:: Extract to read ::
Start of Block
This should not be the case. With multimedia capabilities, ICTs need not be used to run solely text-based applications. Touch-screen navigation and the use of icons, visuals and audio can all potentially help illiterate users get online. A variety of strategies have been piloted in the region for making the Internet available to not only illiterate users but also other members of communities. The Kothmale Community Radio Internet Project (UNESCO, 2001) in Sri Lanka involves broadcasters researching questions phoned or mailed in by listeners, on a computer with an Internet connection. The answers are read on air and reach not only the people who asked the questions but others who are listening in. Another promising experiment is being carried out in Pondicherry, in the south of India, by the M.S. Swaminathan Research Foundation. Project staff download a map from a US Navy website every day. Information about wave heights and wind directions contained in the maps is then read aloud over loudspeakers to members of the fishing community served by the project (Dugger, 2000). This simple web-to-voice experiment is literally saving lives by steering people away from dangerous sea conditions.

The time may be opportune for practitioners and industries in the region to innovate their own voice and audio-based technologies to extend the benefits of ICTs to everyone in the region. The solution may be in the form of a simple, low-cost village PDA which enables users to navigate the Web using voice and audio facilities. It may evolve to be a super telephone offering not only affordable international calls to anywhere in the world but also to audio-based databases where users can retrieve content or record their own contributions to the collection.

Asia Pacific is headed in different directions to find the best match of the new ICTs to the particular requirements of the different economies. These differing orientations offer us fascinating cases to learn from. The numerous experiments will yield invaluable lessons to Asians and others studying us from outside the region. Although the methods may differ, the region is united in what it sees in the digital future. This vision was succinctly defined by representatives of 48 countries, 21 international organisations, 53 private sector entities and 116 NGOs who met in early 2003 in Tokyo, Japan, for a consultation on the World Summit on the Information Society (WSIS):

The concept of an Information Society is one in which highly-developed ICT networks, equitable and ubiquitous access to information, appropriate content in accessible formats and effective communication, can help people to achieve their potential, promote sustainable economic and social development, improve quality of life for all, alleviate poverty and hunger, and facilitate participatory decision-making processes (WSIS, 2003).
End of Block
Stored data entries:
Start of Block
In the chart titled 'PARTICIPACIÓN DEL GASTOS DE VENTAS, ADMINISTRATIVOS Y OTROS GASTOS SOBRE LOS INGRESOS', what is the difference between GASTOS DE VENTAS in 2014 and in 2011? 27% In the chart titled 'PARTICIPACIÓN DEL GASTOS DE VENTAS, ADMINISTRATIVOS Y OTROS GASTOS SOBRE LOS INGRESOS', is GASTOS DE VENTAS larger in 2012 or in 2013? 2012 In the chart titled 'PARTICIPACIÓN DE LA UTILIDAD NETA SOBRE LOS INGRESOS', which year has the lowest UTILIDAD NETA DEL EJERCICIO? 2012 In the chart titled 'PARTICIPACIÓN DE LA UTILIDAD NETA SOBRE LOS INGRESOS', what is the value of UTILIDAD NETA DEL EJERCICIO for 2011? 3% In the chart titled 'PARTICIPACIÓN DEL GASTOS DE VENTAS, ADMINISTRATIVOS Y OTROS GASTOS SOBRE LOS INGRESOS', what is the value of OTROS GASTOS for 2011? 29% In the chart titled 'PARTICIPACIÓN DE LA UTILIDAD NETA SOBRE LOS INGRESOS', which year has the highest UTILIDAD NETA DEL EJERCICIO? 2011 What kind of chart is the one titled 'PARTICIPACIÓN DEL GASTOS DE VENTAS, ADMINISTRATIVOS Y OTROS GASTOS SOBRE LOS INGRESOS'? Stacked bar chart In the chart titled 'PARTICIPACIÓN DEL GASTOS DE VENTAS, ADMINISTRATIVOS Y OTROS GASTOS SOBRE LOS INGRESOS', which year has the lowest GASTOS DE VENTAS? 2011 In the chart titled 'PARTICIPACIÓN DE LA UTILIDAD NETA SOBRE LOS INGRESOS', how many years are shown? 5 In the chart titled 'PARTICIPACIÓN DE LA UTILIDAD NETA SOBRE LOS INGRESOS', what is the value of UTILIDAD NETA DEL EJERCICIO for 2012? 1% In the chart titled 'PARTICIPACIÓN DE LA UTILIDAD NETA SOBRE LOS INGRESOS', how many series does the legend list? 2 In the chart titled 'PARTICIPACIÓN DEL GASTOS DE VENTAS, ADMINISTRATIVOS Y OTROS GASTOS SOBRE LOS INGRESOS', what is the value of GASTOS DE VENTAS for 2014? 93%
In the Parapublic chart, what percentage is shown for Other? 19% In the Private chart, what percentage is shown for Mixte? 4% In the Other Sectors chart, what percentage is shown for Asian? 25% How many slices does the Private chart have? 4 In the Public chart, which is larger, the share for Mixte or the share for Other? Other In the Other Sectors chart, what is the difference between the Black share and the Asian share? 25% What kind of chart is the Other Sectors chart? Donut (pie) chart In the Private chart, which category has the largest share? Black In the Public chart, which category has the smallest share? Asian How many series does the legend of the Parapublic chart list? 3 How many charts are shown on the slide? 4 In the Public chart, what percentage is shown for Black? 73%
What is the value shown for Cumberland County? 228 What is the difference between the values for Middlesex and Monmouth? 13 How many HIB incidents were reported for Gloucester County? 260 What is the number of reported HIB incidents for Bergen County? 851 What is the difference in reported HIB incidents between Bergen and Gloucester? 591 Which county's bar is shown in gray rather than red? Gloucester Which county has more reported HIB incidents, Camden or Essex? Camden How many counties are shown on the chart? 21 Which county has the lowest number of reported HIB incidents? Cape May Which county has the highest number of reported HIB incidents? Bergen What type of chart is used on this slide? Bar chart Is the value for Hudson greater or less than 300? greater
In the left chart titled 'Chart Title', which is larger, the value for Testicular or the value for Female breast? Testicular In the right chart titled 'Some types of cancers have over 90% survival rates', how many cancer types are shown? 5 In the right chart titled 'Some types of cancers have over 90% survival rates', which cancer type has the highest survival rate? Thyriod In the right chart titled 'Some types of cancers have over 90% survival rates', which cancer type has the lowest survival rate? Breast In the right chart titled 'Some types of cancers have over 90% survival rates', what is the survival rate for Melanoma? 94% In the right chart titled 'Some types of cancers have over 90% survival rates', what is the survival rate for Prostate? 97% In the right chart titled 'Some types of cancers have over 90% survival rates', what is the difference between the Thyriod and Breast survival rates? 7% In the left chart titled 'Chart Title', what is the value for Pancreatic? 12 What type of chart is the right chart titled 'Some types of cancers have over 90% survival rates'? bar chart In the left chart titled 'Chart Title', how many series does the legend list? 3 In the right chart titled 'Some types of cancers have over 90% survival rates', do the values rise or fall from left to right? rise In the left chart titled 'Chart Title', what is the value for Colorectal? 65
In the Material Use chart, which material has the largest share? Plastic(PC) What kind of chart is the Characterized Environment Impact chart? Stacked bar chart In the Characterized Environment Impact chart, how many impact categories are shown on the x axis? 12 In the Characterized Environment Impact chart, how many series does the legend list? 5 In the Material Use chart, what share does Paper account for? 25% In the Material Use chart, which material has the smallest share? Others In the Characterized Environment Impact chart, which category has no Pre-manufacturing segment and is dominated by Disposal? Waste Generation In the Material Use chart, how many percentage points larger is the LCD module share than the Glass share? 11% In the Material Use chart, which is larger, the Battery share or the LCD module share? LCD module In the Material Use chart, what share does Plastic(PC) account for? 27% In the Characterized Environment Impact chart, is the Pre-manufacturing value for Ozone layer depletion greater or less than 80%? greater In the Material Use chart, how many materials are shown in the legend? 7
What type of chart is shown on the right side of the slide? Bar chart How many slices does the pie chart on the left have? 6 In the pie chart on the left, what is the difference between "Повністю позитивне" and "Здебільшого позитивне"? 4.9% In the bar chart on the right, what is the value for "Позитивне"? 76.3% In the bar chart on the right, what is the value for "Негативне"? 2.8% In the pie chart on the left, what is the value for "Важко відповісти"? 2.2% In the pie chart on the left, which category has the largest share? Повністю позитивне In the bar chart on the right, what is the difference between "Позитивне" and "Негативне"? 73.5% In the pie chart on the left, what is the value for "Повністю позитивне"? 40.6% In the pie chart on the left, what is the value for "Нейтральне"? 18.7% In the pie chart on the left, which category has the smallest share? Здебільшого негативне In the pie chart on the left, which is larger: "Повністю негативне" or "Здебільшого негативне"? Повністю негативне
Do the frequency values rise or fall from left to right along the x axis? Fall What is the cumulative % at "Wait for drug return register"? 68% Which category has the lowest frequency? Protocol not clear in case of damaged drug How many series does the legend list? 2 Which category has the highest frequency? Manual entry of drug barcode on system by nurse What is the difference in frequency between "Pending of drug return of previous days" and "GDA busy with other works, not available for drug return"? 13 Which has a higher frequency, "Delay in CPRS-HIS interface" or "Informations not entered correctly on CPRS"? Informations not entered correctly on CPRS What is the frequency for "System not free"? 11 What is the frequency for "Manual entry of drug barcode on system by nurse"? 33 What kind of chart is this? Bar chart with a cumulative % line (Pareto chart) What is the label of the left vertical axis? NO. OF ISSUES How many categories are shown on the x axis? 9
End of Block
:: Task prompt ::
In the passage on ICTs in Asia Pacific, what do project staff in Pondicherry download every day?

:: Result ::
A map from a US Navy website.